When Clinton Schmidt smelled trouble in his books, he called in PLATO
| Waltham, Mass.
Clinton Schmidt is not an account. He is president of Jade Tool Inc., a company with about 25 employees in Ontario, Calif. But a lack of accounting skills did not prevent him from suspecting something was wrong when his independent accountant kept claiming Jade Tool was losing money even though sales had more than doubled since Mr. Schmidt took it over two years before.
"I can't figure the books down to the penny, but I'm good enough at math to be able to ballpark it to within a few $10 bills," he said. "And this just didn't look right."

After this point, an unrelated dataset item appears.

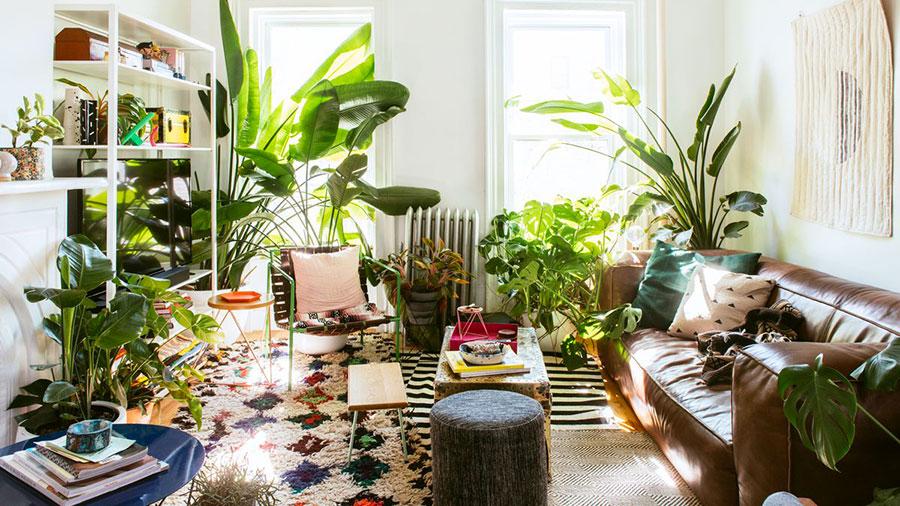 Idee per arredare con piante da soggiorno n.24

To prove he was correct, he enlisted the aid of the Baltimore-based Commercial Credit Company and its Minneapolis-based parent, the Control Data Corporation. Commercial Credit is one of a growing number of finance companies or investment firms offering free or low-cost management and accounting help to small business.
In addition to lending money to operators of small businesses, these services are intended to give businessman some tools to manage the money and their companies.

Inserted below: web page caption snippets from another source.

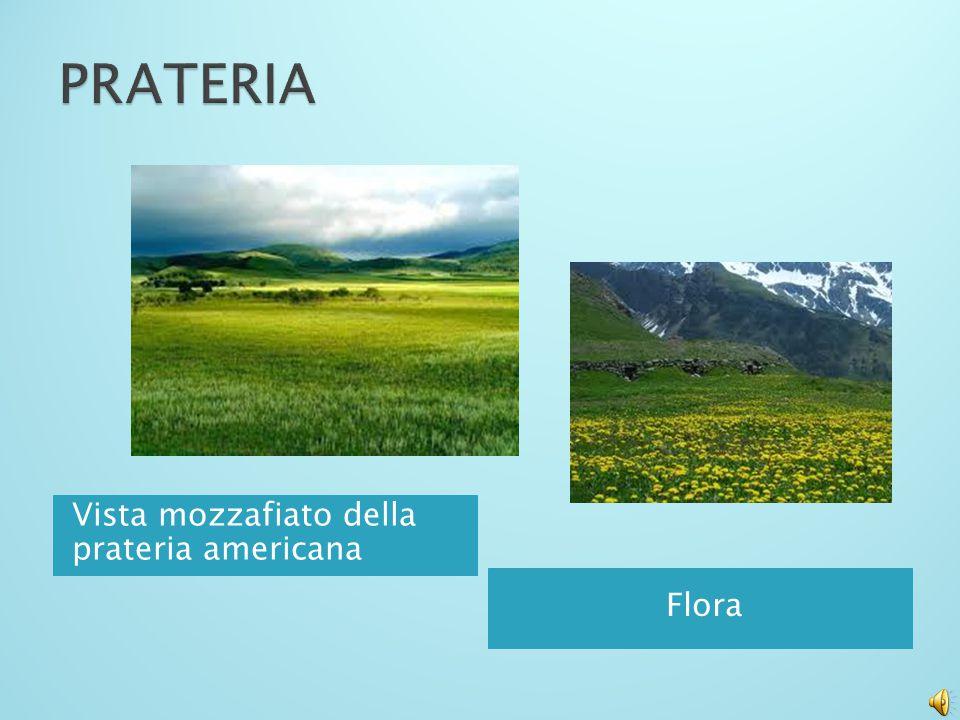 PRATERIA Vista mozzafiato della prateria americana Flora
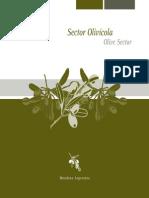 Folleto sectorial olivicola.pdf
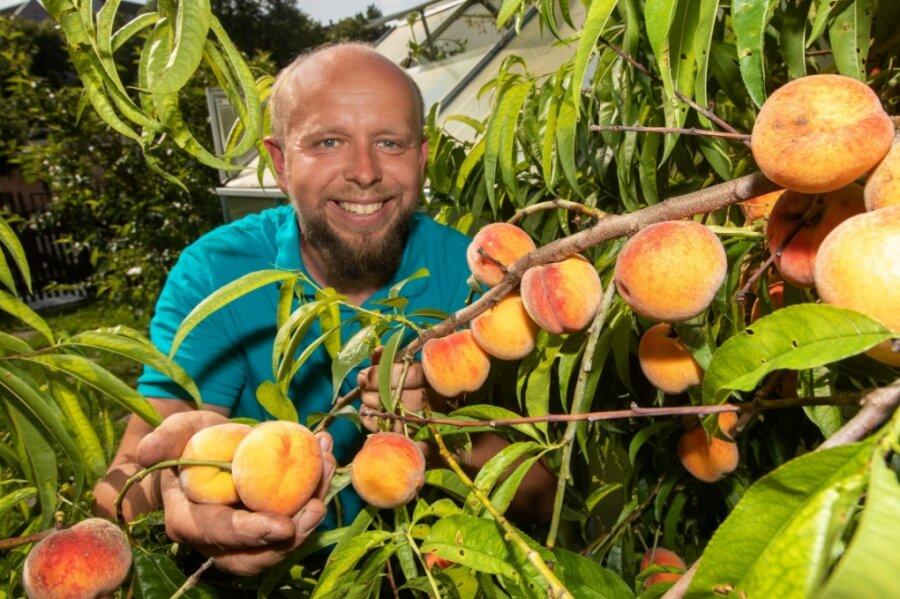 Pfirsiche wie aus dem Bilderbuch: Torsten Grieser erntet jedes Jahr rund 50 Kilogramm.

In Commercial Credit's case, the company also offers the help of Control Data's teaching computer, named PLATO, after the Greek philosopher.
For Mr. Schmidt, the last straw came after the accountant reported a $21,000 monthly loss. After a meeting with the accountant, the loss had turned into a $ 2,000 gain.
Although he did not have enough hard evidence to press charges, Mr. Schmidt was told later that the accountant was heavily invested in several other companies he had done work for. He suspects the accountant was putting them in financial trouble, then arranging bailouts to "rescue" and gain a piece of the company.
When he had relieved the accountant of Jade Tool's business, Mr. Schmidt's sister, a Control Data employee, pointed him to the computer giant's Commercial Credit subsidiary.
Since February 1980, Commercial Credit has been opening and running a nationwide chain of Control Data Business Centers to provide financial, insurance, tax, and management planning services to small business. Link No. 33 in the chain opened last week here in Waltham, in the midst of the technology-studded Route 128 highway that rings the Boston area.
In addfition to their advisory role, the centers are authorized to offer loans guaranteed by the Small Business Administration (SBA). The centers also provide a home for PLATO, Control Data's computer-based instructional system that has been teaching arithmetic to first-graders, high school courses to prison inmates, music to college students, and financing and accounting principles to small-business people.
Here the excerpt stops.